I didn’t think much of it other than noting to myself to take a picture of it next time I’m at the MK. But then I read this piece today by Tania Schmidt, a columnist for the Winona Daily News.
Tania just returned from a trip to Walt Disney World where she encountered one of Walt Disney World’s ironies. With a theme park like Epcot espousing responsible environmentalism at attractions like Living With The Land and Circle of Life on the one hand and rampant consumerism and production at attractions like Innoventions and Universe of Energy and it’s many many stores on the other hand, what message is one supposed to take home?

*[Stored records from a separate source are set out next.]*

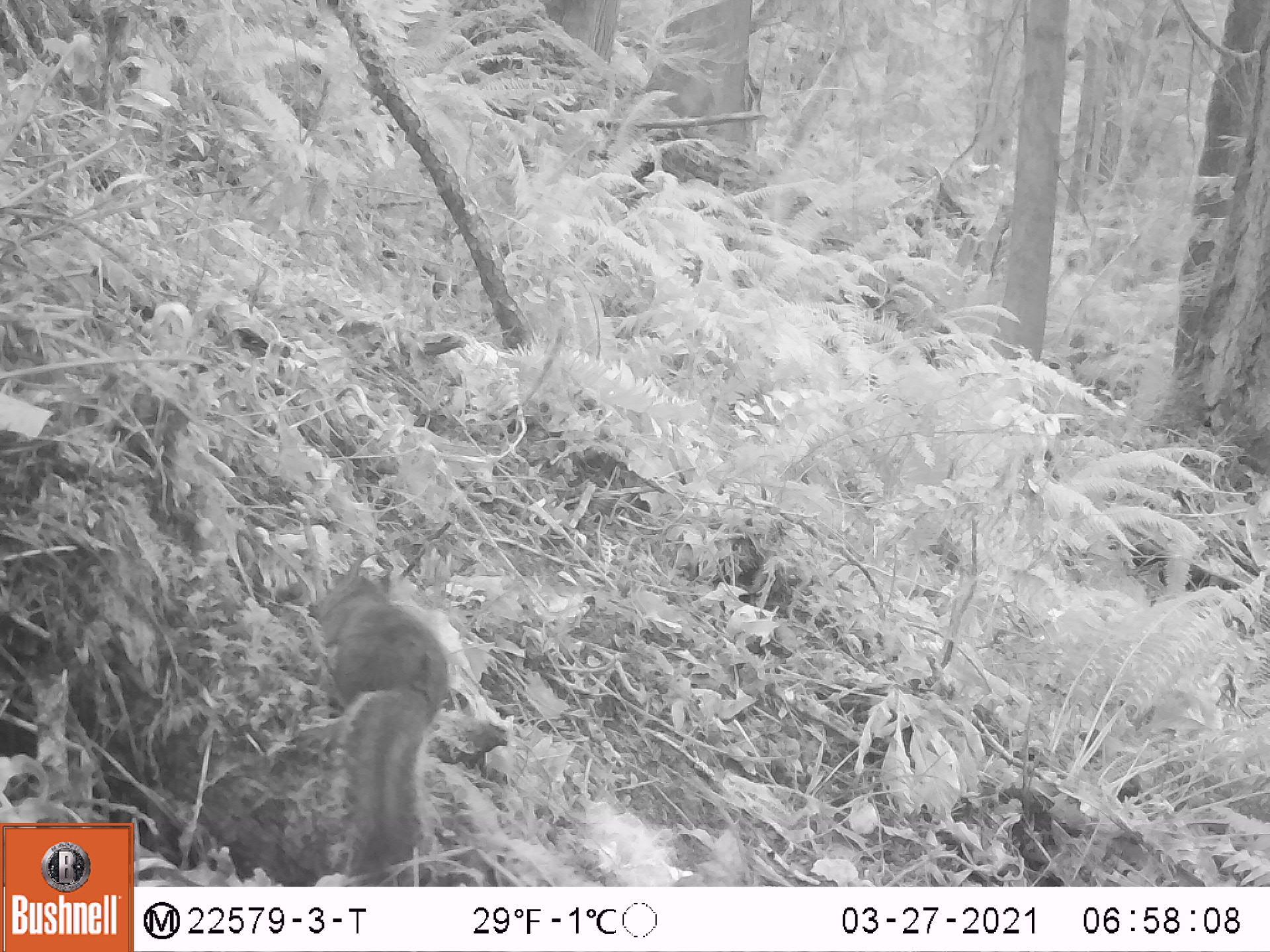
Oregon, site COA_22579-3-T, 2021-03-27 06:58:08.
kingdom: Animalia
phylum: Chordata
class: Mammalia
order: Rodentia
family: Sciuridae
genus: Tamiasciurus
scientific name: Tamiasciurus douglasii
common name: douglas squirrel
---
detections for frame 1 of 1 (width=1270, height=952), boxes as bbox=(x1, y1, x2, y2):
douglas squirrel: bbox=(325, 562, 450, 860)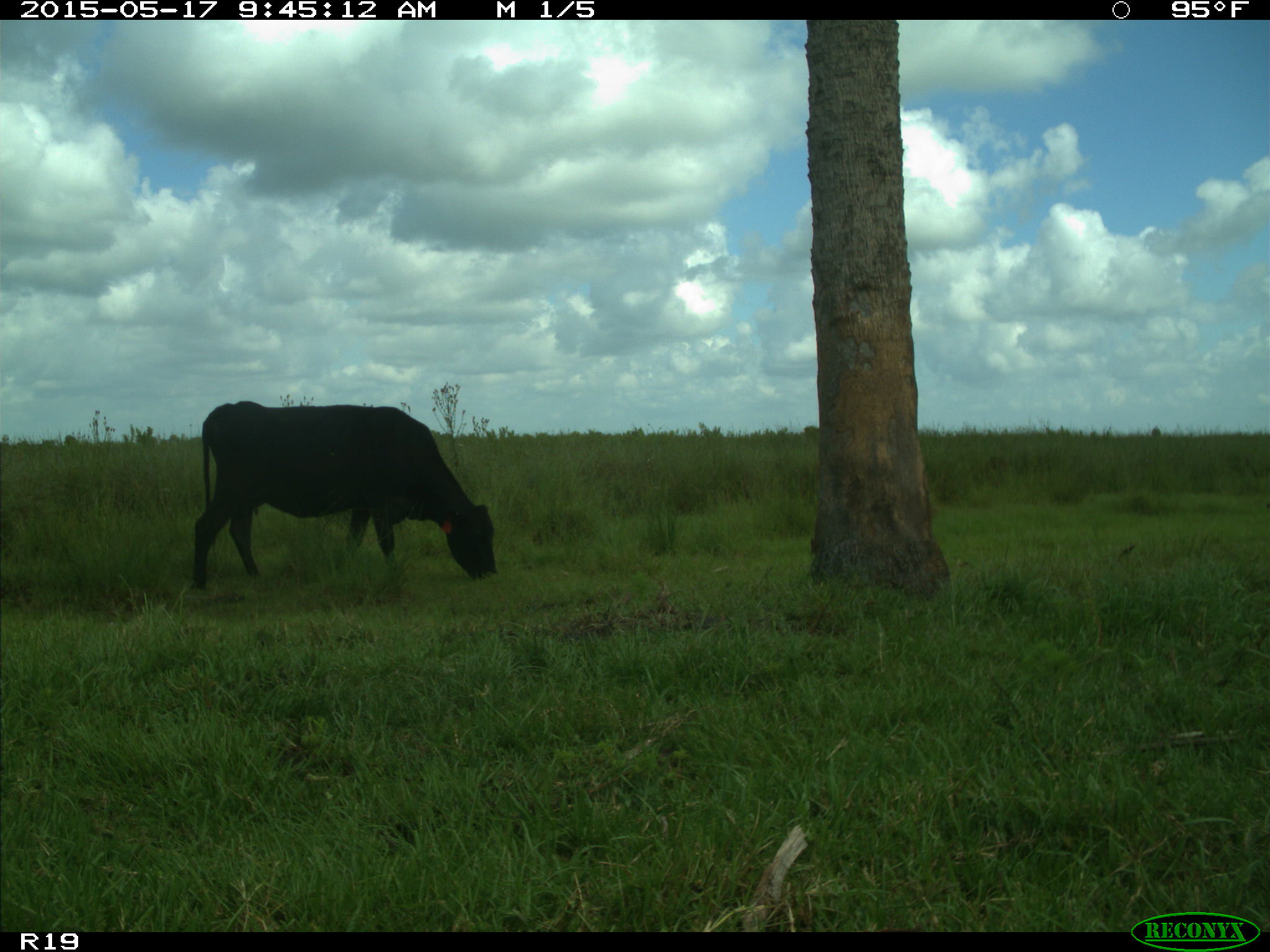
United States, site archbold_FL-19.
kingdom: Animalia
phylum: Chordata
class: Mammalia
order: Artiodactyla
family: Bovidae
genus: Bos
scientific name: Bos taurus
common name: domestic cow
Bos taurus (domestic cow).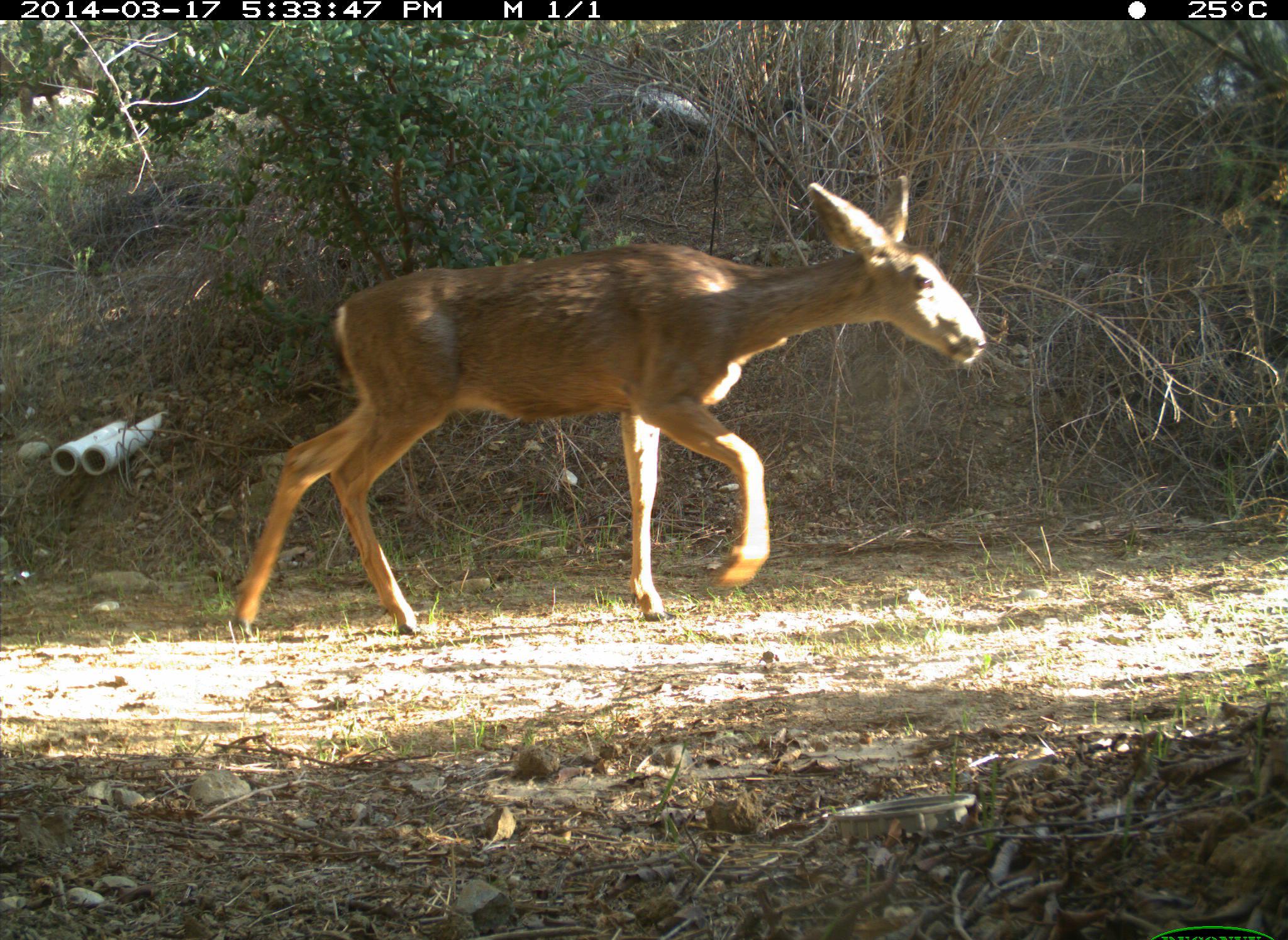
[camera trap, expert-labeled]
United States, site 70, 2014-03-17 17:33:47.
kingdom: Animalia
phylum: Chordata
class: Mammalia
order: Artiodactyla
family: Cervidae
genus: Odocoileus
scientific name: Odocoileus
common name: deer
Deer (Odocoileus).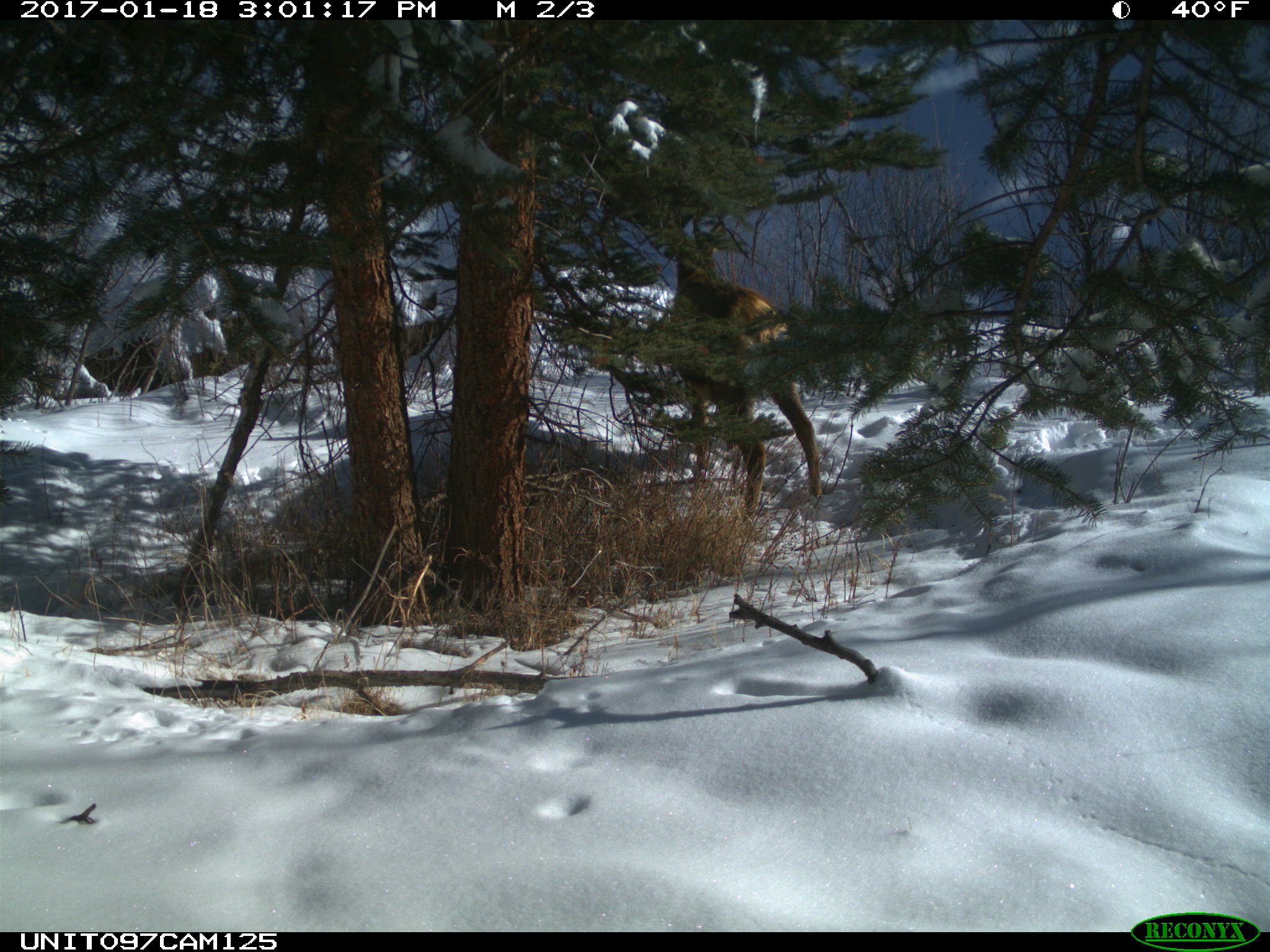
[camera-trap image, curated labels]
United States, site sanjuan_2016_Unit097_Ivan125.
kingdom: Animalia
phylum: Chordata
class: Mammalia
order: Artiodactyla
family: Cervidae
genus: Cervus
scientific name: Cervus elaphus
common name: red deer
Cervus elaphus (red deer).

while Disney was telling me to go home and make a difference, what was
it telling me to do at its parks? It seems the messages were
conflicted. I did not see an overabundance of recycling bins at Disney
World or other theme parks. I did not see Disney selling one plastic
water bottle and endorsing refills at the fountains. Instead, I saw
$2.50 water bottles coming out of the ice containers at a rate of speed
faster than some of the rides themselves. Can you imagine the amount of
garbage and “overindulgence” generated by that Floridian attraction?
In the past I’ve pointed out areas where Disney is in the forefront of the green movement when it comes to major resorts and theme parks, the growing number of hotels certified green by the state of Florida is one, but clearly there is still a long way to go in some areas.